The lines to extract run from the first line of the entries through the line that contains "Researchers conducted a"; reproduce exactly those lines and no others.

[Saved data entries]
..............................
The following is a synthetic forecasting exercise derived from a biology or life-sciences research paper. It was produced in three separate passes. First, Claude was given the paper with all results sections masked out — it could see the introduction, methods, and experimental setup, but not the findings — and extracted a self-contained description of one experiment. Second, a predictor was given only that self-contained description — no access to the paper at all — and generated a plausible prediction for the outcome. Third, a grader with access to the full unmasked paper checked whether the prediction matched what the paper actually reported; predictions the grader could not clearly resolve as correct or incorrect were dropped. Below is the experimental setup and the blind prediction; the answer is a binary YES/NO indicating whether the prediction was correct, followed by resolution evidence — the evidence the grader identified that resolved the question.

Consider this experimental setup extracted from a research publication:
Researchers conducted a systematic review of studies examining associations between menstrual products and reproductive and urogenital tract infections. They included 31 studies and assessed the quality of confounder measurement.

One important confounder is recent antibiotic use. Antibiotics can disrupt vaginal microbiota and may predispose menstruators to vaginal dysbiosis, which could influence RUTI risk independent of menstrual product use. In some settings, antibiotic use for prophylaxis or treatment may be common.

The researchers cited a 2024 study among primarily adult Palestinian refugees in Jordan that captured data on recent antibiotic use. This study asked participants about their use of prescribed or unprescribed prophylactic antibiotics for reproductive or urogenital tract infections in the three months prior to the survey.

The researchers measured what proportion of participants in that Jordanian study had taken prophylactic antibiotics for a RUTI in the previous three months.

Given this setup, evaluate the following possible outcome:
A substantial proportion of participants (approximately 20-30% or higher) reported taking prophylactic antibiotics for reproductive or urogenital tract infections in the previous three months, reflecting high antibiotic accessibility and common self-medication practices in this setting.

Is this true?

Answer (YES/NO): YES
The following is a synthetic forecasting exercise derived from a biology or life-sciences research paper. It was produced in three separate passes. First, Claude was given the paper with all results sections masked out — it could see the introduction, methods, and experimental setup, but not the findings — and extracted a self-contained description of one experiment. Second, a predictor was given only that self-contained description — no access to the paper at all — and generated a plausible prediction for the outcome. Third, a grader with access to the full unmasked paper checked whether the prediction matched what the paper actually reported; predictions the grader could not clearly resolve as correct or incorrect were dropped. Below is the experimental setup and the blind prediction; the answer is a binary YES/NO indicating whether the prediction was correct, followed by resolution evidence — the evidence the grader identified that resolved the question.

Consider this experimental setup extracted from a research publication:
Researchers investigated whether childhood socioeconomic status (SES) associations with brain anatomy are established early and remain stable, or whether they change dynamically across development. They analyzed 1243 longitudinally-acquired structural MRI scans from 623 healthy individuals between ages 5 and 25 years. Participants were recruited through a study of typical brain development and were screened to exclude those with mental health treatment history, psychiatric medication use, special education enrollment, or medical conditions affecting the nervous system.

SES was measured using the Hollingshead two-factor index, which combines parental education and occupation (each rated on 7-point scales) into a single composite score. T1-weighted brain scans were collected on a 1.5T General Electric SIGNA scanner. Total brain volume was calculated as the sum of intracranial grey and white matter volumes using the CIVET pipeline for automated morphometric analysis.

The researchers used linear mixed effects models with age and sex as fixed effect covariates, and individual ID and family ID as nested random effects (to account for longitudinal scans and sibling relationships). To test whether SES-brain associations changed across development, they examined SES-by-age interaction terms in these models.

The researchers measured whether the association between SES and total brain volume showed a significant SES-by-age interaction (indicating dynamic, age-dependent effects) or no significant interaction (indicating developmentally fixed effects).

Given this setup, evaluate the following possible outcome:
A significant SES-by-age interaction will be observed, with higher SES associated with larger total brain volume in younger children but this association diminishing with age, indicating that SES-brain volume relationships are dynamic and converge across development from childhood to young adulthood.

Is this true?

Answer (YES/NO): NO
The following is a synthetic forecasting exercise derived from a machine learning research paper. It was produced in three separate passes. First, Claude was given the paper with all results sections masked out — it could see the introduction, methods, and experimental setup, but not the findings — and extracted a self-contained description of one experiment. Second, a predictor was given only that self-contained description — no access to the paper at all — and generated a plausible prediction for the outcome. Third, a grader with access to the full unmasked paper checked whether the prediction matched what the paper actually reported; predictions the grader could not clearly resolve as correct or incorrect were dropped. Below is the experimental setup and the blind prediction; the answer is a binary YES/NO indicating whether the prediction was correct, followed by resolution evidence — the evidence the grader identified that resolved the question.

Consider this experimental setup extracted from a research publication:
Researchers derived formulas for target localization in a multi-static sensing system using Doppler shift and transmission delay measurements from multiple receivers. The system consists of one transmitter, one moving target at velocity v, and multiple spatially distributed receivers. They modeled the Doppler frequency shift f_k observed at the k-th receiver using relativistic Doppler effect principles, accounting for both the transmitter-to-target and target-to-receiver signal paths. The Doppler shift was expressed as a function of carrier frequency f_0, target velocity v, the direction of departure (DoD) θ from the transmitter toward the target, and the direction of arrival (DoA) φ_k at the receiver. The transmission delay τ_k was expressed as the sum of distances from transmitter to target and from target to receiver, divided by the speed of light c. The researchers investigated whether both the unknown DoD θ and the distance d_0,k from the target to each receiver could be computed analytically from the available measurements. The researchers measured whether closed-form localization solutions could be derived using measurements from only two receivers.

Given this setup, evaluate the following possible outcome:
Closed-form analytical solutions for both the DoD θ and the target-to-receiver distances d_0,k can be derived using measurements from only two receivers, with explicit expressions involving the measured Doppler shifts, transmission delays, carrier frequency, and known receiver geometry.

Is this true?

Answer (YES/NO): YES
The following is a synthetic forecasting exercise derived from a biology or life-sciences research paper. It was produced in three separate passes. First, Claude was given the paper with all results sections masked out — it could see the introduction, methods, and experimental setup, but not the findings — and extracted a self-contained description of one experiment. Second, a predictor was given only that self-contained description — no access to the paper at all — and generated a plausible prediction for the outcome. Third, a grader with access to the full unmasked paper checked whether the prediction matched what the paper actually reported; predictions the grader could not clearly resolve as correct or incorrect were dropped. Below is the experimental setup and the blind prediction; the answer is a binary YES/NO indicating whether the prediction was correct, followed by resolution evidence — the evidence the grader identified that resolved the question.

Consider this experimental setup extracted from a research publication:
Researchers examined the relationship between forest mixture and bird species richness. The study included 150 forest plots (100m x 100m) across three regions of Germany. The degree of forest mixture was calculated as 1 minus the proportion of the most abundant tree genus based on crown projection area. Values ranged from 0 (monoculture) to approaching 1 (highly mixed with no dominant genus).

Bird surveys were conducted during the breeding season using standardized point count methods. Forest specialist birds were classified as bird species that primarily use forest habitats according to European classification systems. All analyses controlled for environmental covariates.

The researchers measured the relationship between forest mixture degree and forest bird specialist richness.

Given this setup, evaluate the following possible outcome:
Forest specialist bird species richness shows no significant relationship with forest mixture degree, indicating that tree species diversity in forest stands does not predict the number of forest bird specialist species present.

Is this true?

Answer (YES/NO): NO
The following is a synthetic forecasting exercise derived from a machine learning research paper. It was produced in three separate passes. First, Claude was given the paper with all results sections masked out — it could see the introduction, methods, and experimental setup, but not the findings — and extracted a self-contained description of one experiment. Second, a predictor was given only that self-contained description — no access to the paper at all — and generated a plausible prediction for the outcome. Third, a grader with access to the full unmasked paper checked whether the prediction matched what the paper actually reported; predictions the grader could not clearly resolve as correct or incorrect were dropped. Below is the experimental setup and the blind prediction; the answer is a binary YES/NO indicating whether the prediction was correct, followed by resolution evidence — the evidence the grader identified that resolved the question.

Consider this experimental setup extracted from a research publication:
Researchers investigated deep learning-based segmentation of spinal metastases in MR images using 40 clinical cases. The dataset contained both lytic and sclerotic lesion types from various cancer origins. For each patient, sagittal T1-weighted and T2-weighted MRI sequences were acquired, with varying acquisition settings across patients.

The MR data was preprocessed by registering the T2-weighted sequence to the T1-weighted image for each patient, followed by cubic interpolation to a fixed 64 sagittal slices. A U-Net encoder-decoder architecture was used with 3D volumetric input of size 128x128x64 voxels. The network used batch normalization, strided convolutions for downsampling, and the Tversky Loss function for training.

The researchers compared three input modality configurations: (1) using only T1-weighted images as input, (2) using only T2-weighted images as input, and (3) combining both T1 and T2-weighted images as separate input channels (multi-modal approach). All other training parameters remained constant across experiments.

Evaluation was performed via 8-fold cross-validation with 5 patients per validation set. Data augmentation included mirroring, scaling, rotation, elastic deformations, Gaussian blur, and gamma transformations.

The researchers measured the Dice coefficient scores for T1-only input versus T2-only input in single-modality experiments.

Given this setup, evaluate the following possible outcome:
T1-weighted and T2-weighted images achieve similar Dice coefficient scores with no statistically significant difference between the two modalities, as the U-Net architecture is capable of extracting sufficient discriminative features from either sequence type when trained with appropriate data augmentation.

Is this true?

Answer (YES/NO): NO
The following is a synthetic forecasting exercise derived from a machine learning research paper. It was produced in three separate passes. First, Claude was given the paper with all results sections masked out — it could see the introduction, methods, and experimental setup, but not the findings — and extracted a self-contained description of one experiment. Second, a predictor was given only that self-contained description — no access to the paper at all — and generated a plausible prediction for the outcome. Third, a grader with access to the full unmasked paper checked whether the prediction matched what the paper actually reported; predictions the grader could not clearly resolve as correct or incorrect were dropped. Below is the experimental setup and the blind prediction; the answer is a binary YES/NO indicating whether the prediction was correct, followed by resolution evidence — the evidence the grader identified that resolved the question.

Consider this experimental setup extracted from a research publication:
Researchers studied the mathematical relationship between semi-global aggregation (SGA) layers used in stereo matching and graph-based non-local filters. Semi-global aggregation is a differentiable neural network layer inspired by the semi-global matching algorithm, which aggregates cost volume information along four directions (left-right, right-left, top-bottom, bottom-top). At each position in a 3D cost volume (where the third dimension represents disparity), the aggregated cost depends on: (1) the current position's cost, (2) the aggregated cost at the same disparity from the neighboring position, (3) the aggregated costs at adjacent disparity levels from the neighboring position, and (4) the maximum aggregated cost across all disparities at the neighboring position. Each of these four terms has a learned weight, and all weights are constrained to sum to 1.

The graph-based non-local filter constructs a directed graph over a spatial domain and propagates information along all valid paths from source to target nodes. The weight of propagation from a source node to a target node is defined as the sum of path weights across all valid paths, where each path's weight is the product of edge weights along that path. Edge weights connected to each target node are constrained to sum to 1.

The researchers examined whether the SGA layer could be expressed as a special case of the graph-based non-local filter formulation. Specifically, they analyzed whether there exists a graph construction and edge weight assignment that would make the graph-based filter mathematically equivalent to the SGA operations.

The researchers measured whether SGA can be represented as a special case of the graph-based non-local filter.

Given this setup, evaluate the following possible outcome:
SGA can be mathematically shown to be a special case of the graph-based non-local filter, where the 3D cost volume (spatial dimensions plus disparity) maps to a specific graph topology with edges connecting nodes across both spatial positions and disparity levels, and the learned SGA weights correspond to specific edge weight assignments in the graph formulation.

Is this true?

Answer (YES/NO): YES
..............................
[ANSWER TO THIS PROBLEM]:
The following is a synthetic forecasting exercise derived from a biology or life-sciences research paper. It was produced in three separate passes. First, Claude was given the paper with all results sections masked out — it could see the introduction, methods, and experimental setup, but not the findings — and extracted a self-contained description of one experiment. Second, a predictor was given only that self-contained description — no access to the paper at all — and generated a plausible prediction for the outcome. Third, a grader with access to the full unmasked paper checked whether the prediction matched what the paper actually reported; predictions the grader could not clearly resolve as correct or incorrect were dropped. Below is the experimental setup and the blind prediction; the answer is a binary YES/NO indicating whether the prediction was correct, followed by resolution evidence — the evidence the grader identified that resolved the question.

Consider this experimental setup extracted from a research publication:
Researchers conducted a systematic review of studies examining associations between menstrual products and reproductive and urogenital tract infections. They included 31 studies and assessed the quality of confounder measurement.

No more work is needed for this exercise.